Sunday, March 6, 2016

Quotable: Reuters on a changed U.S. strategy against online extremism


publicdiplomacycouncil.org

Saturday, March 5th 2016
“The U.S. government, acknowledging its limited success in combating Islamic extremist messaging, is recruiting tech companies, community organizations and educational groups to take the lead in disrupting online radicalization.”  This opened a February 24, 2016, Reuters dispatch by Julia Harte and Dustin Volz, “U.S. looks to Facebook, private groups to battle online extremism.”  Here are a few key quotes from their news report:

  • The change in strategy, which took a step forward on Wednesday when the Justice Department convened a meeting with social media firms including Facebook Inc, Twitter and Alphabet Inc's Google , comes despite what critics say is scant evidence on the effectiveness of such efforts.

  • The meeting was “a recognition that the government is ill-positioned and ill-equipped to counter ISIS online,” Seamus Hughes, deputy director of George Washington University's Program on Extremism, said after attending the event, using an acronym for the Islamic State group.

  • The federal government is not best placed to counter extremist online recruitment efforts with messaging of its own, said George Selim, director of the Department of Homeland Security (DHS) office that coordinates the government’s “countering violent extremism” (CVE) activities.

  • The goal now, he said, is to help “communities and young people to amplify their own messages.”

  • Those messages stem from so-called "counter-narrative" programs underway at schools and community groups that have varying degrees of government support, according to government officials and private sector experts.

  • Facebook last year partnered with British research group Demos to examine the impact of "counter-messaging" against hate speech in four European countries.
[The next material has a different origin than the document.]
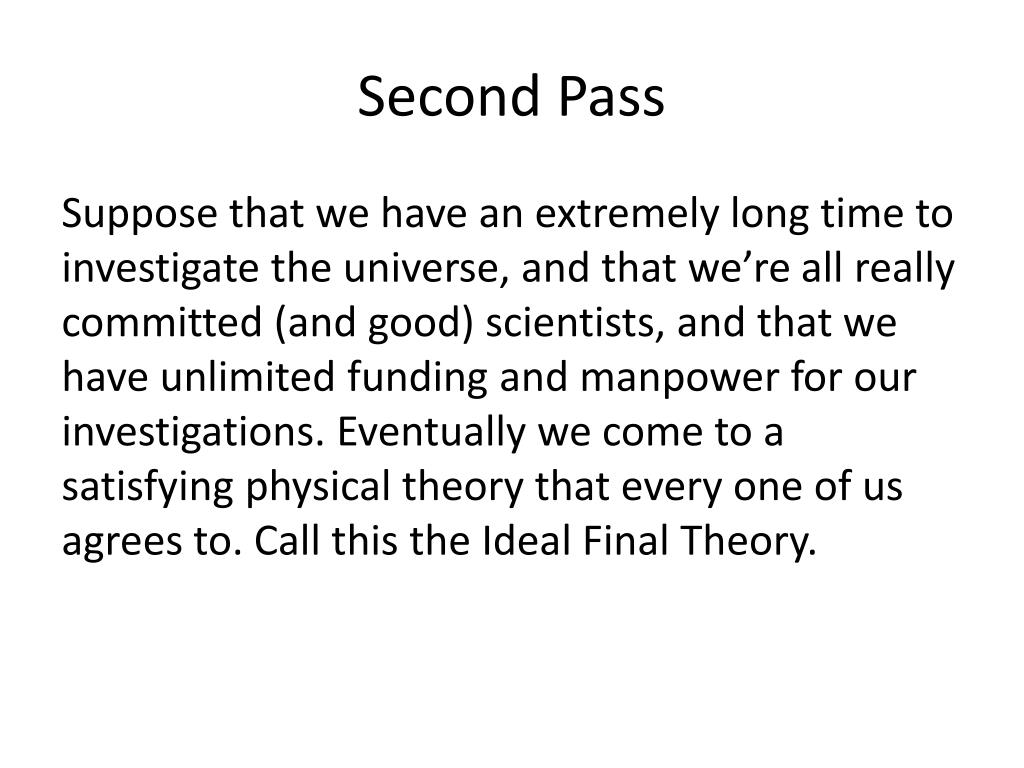 Second Pass

Suppose that we have an extremely long time to investigate the universe, and that we’re all really committed (and good) scientists, and that we have unlimited funding and manpower for our investigations. Eventually we come to a satisfying physical theory that every one of us agrees to. Call this the Ideal Final Theory.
  • The study, released in October, concluded it was “extremely difficult to calculate with any degree of precision” whether such efforts have a real impact on long-term attitudes or offline behavior.

  • “You don’t necessarily know if something is going to change the way someone thinks offline, but we can measure whether somebody shares that content or interacts with it,” Monica Bickert, Facebook's head of global policy management, told Reuters.

  • One of the new programs, funded partly by Facebook and multiple government agencies, underwrites “peer-to-peer” (P2P) college courses that teach students to create their own anti-militant messaging.

  • Facebook declined to say how much it was investing in the program, though Selim described Facebook’s overall investment in CVE initiatives as “very significant.”

  • Another effort is underway at WORDE, a Muslim educational organization in Maryland, which last week launched a campaign that aims to refute Islamic State messages through catchy videos and live broadcasts of discussions about mainstream Islam.

  • WORDE plans to use software or survey questions to gauge the impact of its new counter-messaging campaign, said Hedieh Mirahmadi, the group’s president.  "Everybody creates stuff but doesn't really care about whether it's connected to the science of evaluations,” Mirahmadi told Reuters.

  • Democratic New Jersey Senator Cory Booker told Reuters that he is working on two bills -- one of which has already passed committee in the Senate -- that would give DHS the authority to fund more college classes and research on how to best counter Islamic State’s slick propaganda campaigns.

  • “Government messages do not prove to have that type of virality,” Booker said.

  • Mohamed Magid, a Virginia imam who has counseled several youth targeted by Islamic State recruiters, leads an Islamic foundation soliciting donations to create a 24/7 online operation that would answer each Islamic State video with peaceful messages.

  • “If we say this is a government thing, it might not have legitimacy,” Magid said. “We’re challenging the Muslim community to say, on this, yourself, respond to the challenge.”